NASA awards research grants to nine New Hampshire projects
Six Granite State companies win funding in latest SBIR/STTR round

Two of the Small Business Innovation Research and Small Business Technology Transfer grants awarded by NASA to New Hampshire firms will focus on exploration missions on the planet Venus.
Developing a nuclear power generator to support manned missions to Mars.
A balloon drone system that could be used to analyze the atmosphere and surface of Venus.
An infrared camera that could help the next-generation space telescope observe the glow of the early universe.
These are just some of the cutting-edge technologies that New Hampshire companies are developing and that NASA will be helping to fund.
Every year, NASA invests in hundreds of such projects through the Small Business Innovation Research (SBIR) and Small Business Technology Transfer (STTR) programs. This year, it is spending $57 million to fund 365 projects being developed by 289 businesses, including nine in New Hampshire.
The exact amount of this year’s contracts hasn’t been disclosed yet, but a summary of what is being funded has – and it’s enough to get any space nerd’s pulse racing.

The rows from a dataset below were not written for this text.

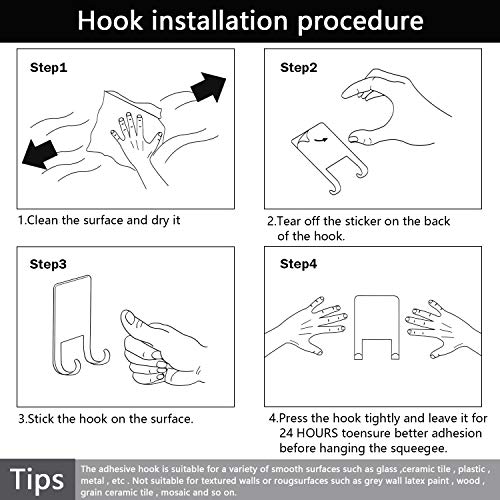 Hook installation procedure

Step1

1.Clean the surface and dry it

Step2

2.Tear off the sticker on the back of the hook.

Step3

3.Stick the hook on the surface.

Step4

4.Press the hook tightly and leave it for 24 HOURS toensure better adhesion before hanging the squeegee.

Tips

The adhesive hook is suitable for a variety of smooth surfaces such as glass ,ceramic tile , plastic , metal , etc . Not suitable for textured walls or rougsurfaces such as grey wall latex paint , wood , grain ceramic tile , mosaic and so on.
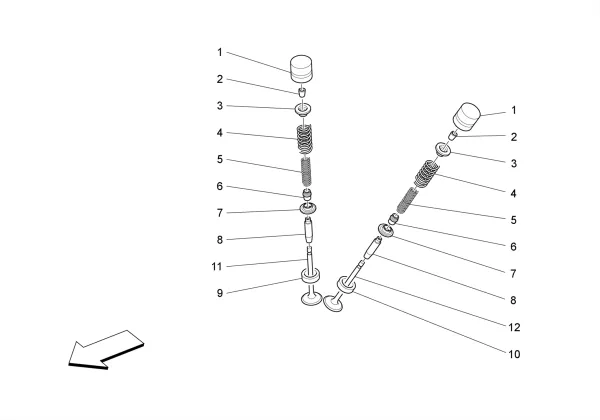 1
2
3
4
5
6
7
8
11
9

1
2
3
4
5
6
7
8
12
10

Creare, the Hanover-based research and development firm, which has been winning federal contracts since 1961, won six of the grants, including of its drone-based sonic instrument for Venus balloon missions. The balloons, which could float in the Venetian atmosphere can serve as a base for the exploratory drones, which in turn can act as a ballast for the balloon.
Creare also has a proposal using nuclear energy to power spaceships, though its heat conversion system can also be used for concentrating solar radiation.
It is also working on high-performance recuperators for low-temperature Turbo-Brayton cryocoolers. What is that, you ask? It’s to help provide the extreme low temperatures needed for some of the components of some space telescopes, like the Lynx, the Origin Space Telescope, and the Superconducting Gravity Gradiometer, to explore such things as the earliest black holes and early galactic evolution.
Creare also is developing a miniature vacuum pump to help analyze the atmosphere of Venus and other planets and on improving the feedwater supply bladder, designed to help improve the cooling system in a space suit.
RAPA Technologies LLC, a firm in Meriden is also working on a spacesuit bladder with a design that it says will be able to deal with high pressures without tearing. It will be flexible but with the “strength and convenience of a rigid tank.”
Brayton Energy in Hampton is the other firm looking at heat exchanges for nuclear space propulsion, though its technology it could also be used as a stationary power source for a planetary or lunar base set up on a planet once the vehicle lands.
And QmagiQ, a Nashua firm, is developing an infrared camera that captures a broad range of images for the next Spitzer Space telescope. But QmagiQ’s camera could also be used on earth to analyze forests and vegetation, find gas leaks, and even for missile detection.